Quesnel Council Approves Community Crime Assessment

Tantya Turner, the Director of Development Services, says the idea is to produce an action list to reduce community crime and disorder tensions in the community overall…

“It will involve property crimes and their patterns, police resources and crime reduction prevention approaches, a review of city resources and prevention programs including bylaw and code enforcement, community partner and stakeholder participation in these conversations, service provider resource like social services, housing, health, as well as potential for community engagement.”

The cost of the assessment is 13 thousand dollars.

Mayor Bob Simpson says this is the best way for the city to really get a foundational piece on what we need to do as a community…

“We’ve had extensive conversations over the last few weeks with Northern Health, with BC Housing, we met at length with Seasons House, so we’re doing a lot of groundwork. But we really need someone to come in and say here is your low hanging fruit to get on top of this through design, here is where you can start to rebuild relationships or have a multi-agency approach to it, here’s where you’ve got to do some more enforcement options and maybe make some of your enforcement capability more robust, so i think it’s the right thing for us to do.”

Simpson says a lot of the traditional methods of the resources that the community used to have no longer exist such as auxiliary RCMP officers, Citizens on Patrol and Neighbourhood Watches.

He says they are also working on multiple fronts…

“I have asked the City Manager to look at the late August or early September to come back with a report that is more comprehensive on all of the pieces that we have in play to try and address the issue of the property crimes, predominantly it’s property crimes and it’s absolutely drug-related property crimes that we have going on in the community, so we will be bringing a report back to Council showing all of the different strategies. We’re also trying to seek a late August-early September meeting with all of the housing providers in the community so all the not-for-profits, agencies that might be interested in developing housing and with BC Housing and health to try and understand what the housing continuum is that we need.”

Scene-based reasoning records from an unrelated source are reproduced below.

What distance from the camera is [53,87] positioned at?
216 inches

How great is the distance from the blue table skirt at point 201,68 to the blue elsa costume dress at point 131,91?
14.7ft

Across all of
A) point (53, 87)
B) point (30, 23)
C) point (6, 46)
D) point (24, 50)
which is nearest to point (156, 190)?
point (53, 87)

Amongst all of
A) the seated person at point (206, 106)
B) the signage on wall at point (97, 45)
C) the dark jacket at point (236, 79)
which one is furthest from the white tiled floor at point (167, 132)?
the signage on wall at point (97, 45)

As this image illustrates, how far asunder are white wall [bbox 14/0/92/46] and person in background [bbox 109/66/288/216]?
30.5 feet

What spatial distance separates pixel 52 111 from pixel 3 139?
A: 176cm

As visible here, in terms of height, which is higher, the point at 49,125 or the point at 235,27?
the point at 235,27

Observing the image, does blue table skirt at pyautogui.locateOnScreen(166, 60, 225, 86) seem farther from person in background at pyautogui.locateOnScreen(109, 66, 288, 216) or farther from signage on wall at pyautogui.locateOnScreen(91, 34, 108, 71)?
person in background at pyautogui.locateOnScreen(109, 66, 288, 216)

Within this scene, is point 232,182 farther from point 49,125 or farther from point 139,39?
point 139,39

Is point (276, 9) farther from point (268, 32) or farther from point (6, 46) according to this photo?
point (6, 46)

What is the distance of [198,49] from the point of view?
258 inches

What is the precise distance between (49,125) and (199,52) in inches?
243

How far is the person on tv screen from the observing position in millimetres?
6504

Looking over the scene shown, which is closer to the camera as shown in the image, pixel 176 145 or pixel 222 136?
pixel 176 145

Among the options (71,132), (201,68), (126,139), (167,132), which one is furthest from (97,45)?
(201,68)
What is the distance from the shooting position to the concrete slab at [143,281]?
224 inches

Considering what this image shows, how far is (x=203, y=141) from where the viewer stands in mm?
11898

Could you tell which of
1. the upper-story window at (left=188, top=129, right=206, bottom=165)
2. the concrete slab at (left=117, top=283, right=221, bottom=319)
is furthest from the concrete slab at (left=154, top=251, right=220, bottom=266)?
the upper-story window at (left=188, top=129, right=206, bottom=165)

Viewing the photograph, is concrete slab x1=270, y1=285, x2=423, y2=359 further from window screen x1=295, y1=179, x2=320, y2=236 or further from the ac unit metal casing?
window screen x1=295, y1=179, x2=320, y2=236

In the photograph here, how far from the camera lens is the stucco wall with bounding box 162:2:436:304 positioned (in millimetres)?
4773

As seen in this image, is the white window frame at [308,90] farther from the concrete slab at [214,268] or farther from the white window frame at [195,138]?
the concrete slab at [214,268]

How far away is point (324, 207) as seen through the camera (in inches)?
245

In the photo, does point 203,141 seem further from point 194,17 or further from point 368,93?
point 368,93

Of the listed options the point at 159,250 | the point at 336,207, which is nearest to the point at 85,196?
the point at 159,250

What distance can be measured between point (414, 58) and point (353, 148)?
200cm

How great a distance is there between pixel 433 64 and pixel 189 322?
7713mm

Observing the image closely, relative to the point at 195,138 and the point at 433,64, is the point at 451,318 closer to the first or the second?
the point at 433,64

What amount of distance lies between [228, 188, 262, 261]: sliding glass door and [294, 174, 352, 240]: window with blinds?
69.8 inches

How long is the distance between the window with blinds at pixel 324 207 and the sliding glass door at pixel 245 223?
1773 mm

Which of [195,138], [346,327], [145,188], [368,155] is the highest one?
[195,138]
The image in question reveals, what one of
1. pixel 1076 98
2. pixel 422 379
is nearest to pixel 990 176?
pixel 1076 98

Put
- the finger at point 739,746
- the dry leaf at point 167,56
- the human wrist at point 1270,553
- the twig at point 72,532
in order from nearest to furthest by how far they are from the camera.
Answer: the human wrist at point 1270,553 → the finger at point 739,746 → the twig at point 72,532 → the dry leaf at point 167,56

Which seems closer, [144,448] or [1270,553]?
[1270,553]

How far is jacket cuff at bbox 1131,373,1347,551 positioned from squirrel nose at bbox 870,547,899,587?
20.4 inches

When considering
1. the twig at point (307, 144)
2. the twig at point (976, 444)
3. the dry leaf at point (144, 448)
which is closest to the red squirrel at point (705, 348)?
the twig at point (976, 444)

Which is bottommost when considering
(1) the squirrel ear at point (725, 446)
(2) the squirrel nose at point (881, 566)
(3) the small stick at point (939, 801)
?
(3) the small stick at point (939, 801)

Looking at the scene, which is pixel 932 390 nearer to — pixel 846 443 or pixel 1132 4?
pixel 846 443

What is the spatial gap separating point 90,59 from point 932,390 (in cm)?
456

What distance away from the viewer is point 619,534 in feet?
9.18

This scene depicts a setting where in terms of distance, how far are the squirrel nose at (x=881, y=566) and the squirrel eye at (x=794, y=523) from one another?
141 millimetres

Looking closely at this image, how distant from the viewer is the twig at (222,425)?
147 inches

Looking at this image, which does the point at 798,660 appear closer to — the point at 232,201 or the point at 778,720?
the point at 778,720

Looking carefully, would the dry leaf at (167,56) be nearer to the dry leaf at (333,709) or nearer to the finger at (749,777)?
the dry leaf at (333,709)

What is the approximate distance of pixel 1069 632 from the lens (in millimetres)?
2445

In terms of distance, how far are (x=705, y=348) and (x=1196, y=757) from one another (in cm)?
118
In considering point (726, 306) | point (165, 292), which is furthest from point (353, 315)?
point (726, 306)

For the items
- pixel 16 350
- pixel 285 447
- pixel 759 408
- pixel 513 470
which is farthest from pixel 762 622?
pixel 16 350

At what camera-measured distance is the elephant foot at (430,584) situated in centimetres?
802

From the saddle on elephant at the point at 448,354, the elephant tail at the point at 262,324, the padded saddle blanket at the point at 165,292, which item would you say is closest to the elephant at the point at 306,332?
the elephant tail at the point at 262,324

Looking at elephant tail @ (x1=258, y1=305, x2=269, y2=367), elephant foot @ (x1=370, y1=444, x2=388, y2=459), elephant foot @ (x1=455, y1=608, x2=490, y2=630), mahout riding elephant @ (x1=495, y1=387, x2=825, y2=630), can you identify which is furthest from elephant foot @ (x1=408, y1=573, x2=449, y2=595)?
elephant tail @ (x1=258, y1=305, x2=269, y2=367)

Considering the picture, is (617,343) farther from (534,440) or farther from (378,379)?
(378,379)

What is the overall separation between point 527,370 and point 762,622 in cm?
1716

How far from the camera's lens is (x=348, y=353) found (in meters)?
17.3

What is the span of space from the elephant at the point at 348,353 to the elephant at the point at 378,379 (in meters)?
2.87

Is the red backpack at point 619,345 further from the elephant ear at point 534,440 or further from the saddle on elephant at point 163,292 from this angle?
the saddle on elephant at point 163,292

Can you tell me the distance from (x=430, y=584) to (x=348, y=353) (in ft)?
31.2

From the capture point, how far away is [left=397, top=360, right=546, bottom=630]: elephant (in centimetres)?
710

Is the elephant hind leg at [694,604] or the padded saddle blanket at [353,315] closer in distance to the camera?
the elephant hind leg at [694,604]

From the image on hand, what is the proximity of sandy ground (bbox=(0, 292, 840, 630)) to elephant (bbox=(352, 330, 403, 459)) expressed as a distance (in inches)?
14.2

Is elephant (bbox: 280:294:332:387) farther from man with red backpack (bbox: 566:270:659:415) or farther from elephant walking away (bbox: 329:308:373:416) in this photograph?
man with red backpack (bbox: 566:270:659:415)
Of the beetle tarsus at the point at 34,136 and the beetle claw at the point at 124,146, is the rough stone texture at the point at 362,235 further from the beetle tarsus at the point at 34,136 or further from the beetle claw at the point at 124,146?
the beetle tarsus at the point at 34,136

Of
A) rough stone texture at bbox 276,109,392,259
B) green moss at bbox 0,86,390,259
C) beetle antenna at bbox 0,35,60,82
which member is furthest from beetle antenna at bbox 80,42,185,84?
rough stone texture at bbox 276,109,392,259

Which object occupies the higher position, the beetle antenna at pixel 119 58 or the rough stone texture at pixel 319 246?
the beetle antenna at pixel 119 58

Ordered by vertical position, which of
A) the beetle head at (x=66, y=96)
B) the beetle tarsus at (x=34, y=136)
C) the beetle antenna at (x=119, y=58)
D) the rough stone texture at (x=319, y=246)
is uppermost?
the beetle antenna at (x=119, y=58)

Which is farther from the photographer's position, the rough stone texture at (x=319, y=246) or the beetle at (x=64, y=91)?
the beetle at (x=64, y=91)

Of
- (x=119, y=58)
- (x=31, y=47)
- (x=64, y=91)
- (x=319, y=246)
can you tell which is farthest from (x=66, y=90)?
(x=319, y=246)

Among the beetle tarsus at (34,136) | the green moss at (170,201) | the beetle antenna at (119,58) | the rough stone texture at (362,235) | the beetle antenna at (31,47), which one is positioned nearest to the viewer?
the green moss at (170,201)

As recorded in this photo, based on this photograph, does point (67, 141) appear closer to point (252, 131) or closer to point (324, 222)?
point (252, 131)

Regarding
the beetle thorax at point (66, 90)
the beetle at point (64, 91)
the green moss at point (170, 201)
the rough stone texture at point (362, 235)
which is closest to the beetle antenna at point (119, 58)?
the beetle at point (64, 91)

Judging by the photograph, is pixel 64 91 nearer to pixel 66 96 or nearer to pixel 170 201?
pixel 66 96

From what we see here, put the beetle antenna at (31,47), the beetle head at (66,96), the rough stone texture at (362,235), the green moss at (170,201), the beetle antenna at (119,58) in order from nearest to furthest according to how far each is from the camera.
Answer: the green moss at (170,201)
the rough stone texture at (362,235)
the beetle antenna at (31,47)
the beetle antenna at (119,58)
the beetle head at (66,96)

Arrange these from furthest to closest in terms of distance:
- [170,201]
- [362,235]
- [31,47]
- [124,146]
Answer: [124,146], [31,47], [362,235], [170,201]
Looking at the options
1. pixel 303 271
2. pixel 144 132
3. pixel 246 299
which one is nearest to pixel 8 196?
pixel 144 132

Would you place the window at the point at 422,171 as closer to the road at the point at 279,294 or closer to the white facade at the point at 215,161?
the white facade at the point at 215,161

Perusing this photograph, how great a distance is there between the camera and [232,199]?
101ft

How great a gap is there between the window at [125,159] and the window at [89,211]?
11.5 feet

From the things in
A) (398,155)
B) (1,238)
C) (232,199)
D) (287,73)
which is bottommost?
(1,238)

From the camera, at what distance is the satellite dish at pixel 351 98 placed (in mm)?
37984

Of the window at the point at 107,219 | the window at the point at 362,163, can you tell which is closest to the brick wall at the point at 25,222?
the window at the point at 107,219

Simpson says he also wants to sit down with the social services agencies, because part of the struggle he is having is nobody seems to be willing to work with the city to answer the question of why a community of our size is experiencing this uptick of people that we don’t know in our community, this uptick in property crimes, this uptick in the extensive amount of harm reduction kits that are being distributed in the community.

He says they need to work with the social agencies to really understand if they can help them to get at some of the root issues of what’s going on in the community.